### Instructions to follow
Reproduce the passage from the article on Agricom Africa Limited between "Tanzanian agricultural equipment" and "agricultural-equipment financing programs.", inclusive.

Agricom Africa Limited
- Industry: Agricultural machinery
- Founded: 2009
- Founder: Angelina Ngalula
- Headquarters: Dar es Salaam, Tanzania
- Products: Tractors, power tillers, combine harvesters and agricultural implements
- Website: agricom.co.tz

= Agricom Africa Limited =

Tanzanian agricultural equipment company

Agricom Africa Limited is a Tanzanian company that supplies agricultural machinery and farm equipment. The company was established in 2009 by Angelina Ngalula and is headquartered in Dar es Salaam. Its activities include distribution of tractors, power tillers, combine harvesters and agricultural implements and participation in agricultural-equipment financing programs.

== History ==
Agricom Africa was established in 2009 by Angelina Ngalula.

In 2013, Agricom was awarded a contract to supply fertiliser to the Western Tobacco Growers Cooperative Union (WETCU). The agreement covered 9,809.5 tonnes of NPK fertiliser and 2,526.45 tonnes of calcium ammonium nitrate fertiliser and was valued at approximately US$10.37 million. The procurement later became the subject of a government review after concerns were raised about the tender process.

In 2021, Agricom and LonAgro participated as equipment-supply partners in the Tanzania Agricultural Development Bank's Matrekta Loan programme. The programme provided financing for agricultural machinery including tractors, combine harvesters, planters and ploughs.

In June 2021, the Tanzania Agricultural Development Bank entered into arrangements with Agricom to finance agricultural machinery for which it reported that it had disbursed TSh12 billion for the purchase of 199 agricultural machines through its mechanization activities, including 90 tractors and 19 combine harvesters.

In June 2023, NMB Bank Tanzania entered into an agricultural equipment-financing arrangement with Agricom. Under the arrangement, farmers who qualified could get financing for tractors and other agricultural equipment from Agricom, with borrowers required to make a 20 per cent down payment and the bank financing the balance.

In August 2023 Stanbic Bank Tanzania signed a memorandum of understanding with Agricom on financing of agricultural machinery and equipment.

### Supplied material
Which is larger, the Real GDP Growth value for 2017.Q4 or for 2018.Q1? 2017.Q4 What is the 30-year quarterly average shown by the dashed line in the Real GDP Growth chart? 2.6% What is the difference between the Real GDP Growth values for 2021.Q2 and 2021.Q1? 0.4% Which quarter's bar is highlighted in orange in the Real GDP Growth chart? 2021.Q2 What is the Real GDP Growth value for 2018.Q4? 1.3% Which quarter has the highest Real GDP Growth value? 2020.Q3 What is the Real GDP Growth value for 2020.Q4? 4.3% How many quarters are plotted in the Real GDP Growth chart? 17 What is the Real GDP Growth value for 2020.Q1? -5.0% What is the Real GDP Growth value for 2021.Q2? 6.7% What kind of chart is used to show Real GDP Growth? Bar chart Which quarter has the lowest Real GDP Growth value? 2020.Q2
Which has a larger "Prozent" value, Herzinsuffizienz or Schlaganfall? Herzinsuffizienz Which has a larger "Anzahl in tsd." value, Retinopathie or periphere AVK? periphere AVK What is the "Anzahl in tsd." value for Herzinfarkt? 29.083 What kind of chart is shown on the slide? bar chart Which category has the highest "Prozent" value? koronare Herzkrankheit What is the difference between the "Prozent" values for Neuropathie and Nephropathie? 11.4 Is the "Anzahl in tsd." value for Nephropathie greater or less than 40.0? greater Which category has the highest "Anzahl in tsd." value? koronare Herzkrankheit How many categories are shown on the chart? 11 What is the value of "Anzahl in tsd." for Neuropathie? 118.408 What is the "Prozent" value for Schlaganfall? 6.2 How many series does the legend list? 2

### Expected answer
Tanzanian agricultural equipment company

Agricom Africa Limited is a Tanzanian company that supplies agricultural machinery and farm equipment. The company was established in 2009 by Angelina Ngalula and is headquartered in Dar es Salaam. Its activities include distribution of tractors, power tillers, combine harvesters and agricultural implements and participation in agricultural-equipment financing programs.